Moveroad – Alex Rins secara jujur mengakui bahwa dua musim pertamanya bersama Yamaha Factory Racing di MotoGP bukanlah periode yang mudah. Meski demikian, pebalap Spanyol itu menegaskan ia tetap menaruh kepercayaan penuh pada kru yang mengelilinginya di garasi Yamaha.
Juara enam kali balapan MotoGP tersebut bergabung dengan tim pabrikan Yamaha pada musim 2024, setelah melalui satu tahun yang berat bersama LCR Honda, termasuk cedera kaki serius yang dialaminya di Grand Prix Italia.
Baca juga: Aldi Satya Mahendra Gabung AS Racing Team, Siap Tampil di World Supersport 2026
Saat direkrut, Rins diprediksi akan cepat menyatu dengan Yamaha YZR-M1 berkat pengalamannya menunggangi mesin inline-four Suzuki antara 2017 hingga 2022, periode terbaik dalam kariernya di kelas premier. Namun realitanya, performa gemilang tersebut belum kembali terulang.
Hasil Tak Sesuai Ekspektasi
Dalam dua musim bersama Yamaha, hasil terbaik Rins hanya finis ketujuh di Grand Prix Indonesia 2025. Meski sempat menunjukkan secercah harapan, termasuk start dari posisi keempat dan sempat menantang podium di Mandalika, konsistensi tetap menjadi masalah.
Ia menutup musim 2025 di posisi ke-19 klasemen akhir dengan 68 poin, tertinggal jauh dari rekan setimnya Fabio Quartararo yang mengoleksi 201 poin dan beberapa podium.
Perbedaan performa tersebut semakin menyoroti kesulitan Yamaha secara keseluruhan, yang masih berjuang mengejar Ducati, Aprilia, dan pabrikan lain dalam era MotoGP modern.

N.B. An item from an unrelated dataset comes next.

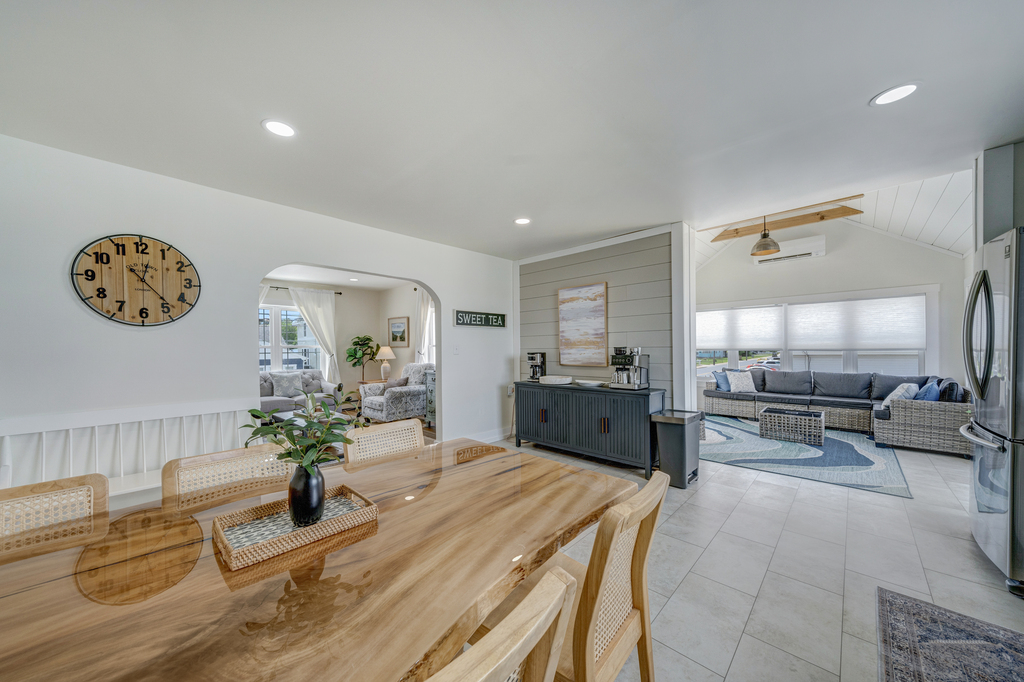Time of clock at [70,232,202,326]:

Tetap Percaya pada Kru Yamaha
Di tengah performa yang belum maksimal, spekulasi soal perubahan kru sering muncul dalam dunia balap. Namun Rins menegaskan bahwa ia tidak pernah merasa perlu mengganti tim teknisnya.

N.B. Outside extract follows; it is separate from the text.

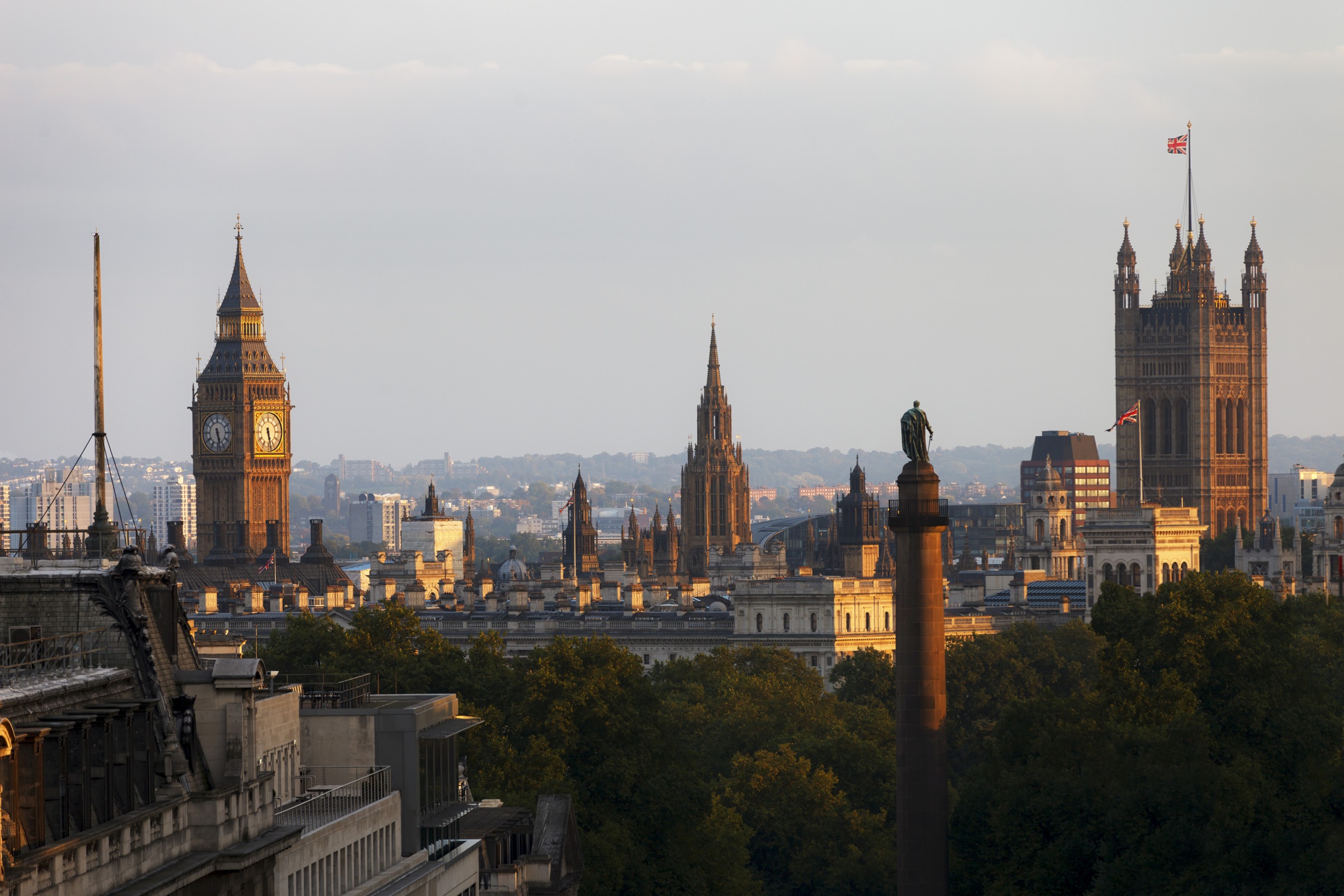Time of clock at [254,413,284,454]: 5:28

“Secara mental memang cukup berat, Tapi ketika kamu dikelilingi orang-orang yang tepat dan profesional, semuanya terasa lebih mudah.” ujar Rins dilansir Crash saat GP Valencia.
Menurutnya, dukungan dari kru sangat krusial di momen-momen sulit.
“Kamu harus selalu berada di kondisi 100 persen. Saat masa sulit, mereka membantu agar kamu tidak larut dalam pikiran negatif. Saya percaya pada tim saya, mereka sangat profesional dan yang terbaik.”
Kepercayaan itu berbuah kontinuitas, karena Yamaha memastikan komposisi kru Rins tetap sama untuk musim depan.
Kontrak dan Masa Depan
Musim 2026 akan menjadi tahun terakhir kontrak Rins bersama Yamaha. Ia dan Quartararo dijadwalkan meluncurkan musim MotoGP 2026 Yamaha secara resmi dalam sebuah acara di Jakarta pada 21 Januari menandai peran penting Indonesia dalam kalender global Yamaha.
Musim depan juga akan menjadi titik balik besar bagi pabrikan asal Iwata tersebut. Yamaha bersiap meninggalkan tradisi inline-four dengan memperkenalkan motor bermesin V4 untuk pertama kalinya di era modern MotoGP.
Bagi Alex Rins, perubahan besar itu bisa menjadi peluang terakhir untuk membalikkan keadaan dan membuktikan bahwa perjuangan mental dua musim terakhir bukanlah akhir dari kisahnya bersama Yamaha, melainkan bagian dari proses menuju kebangkitan.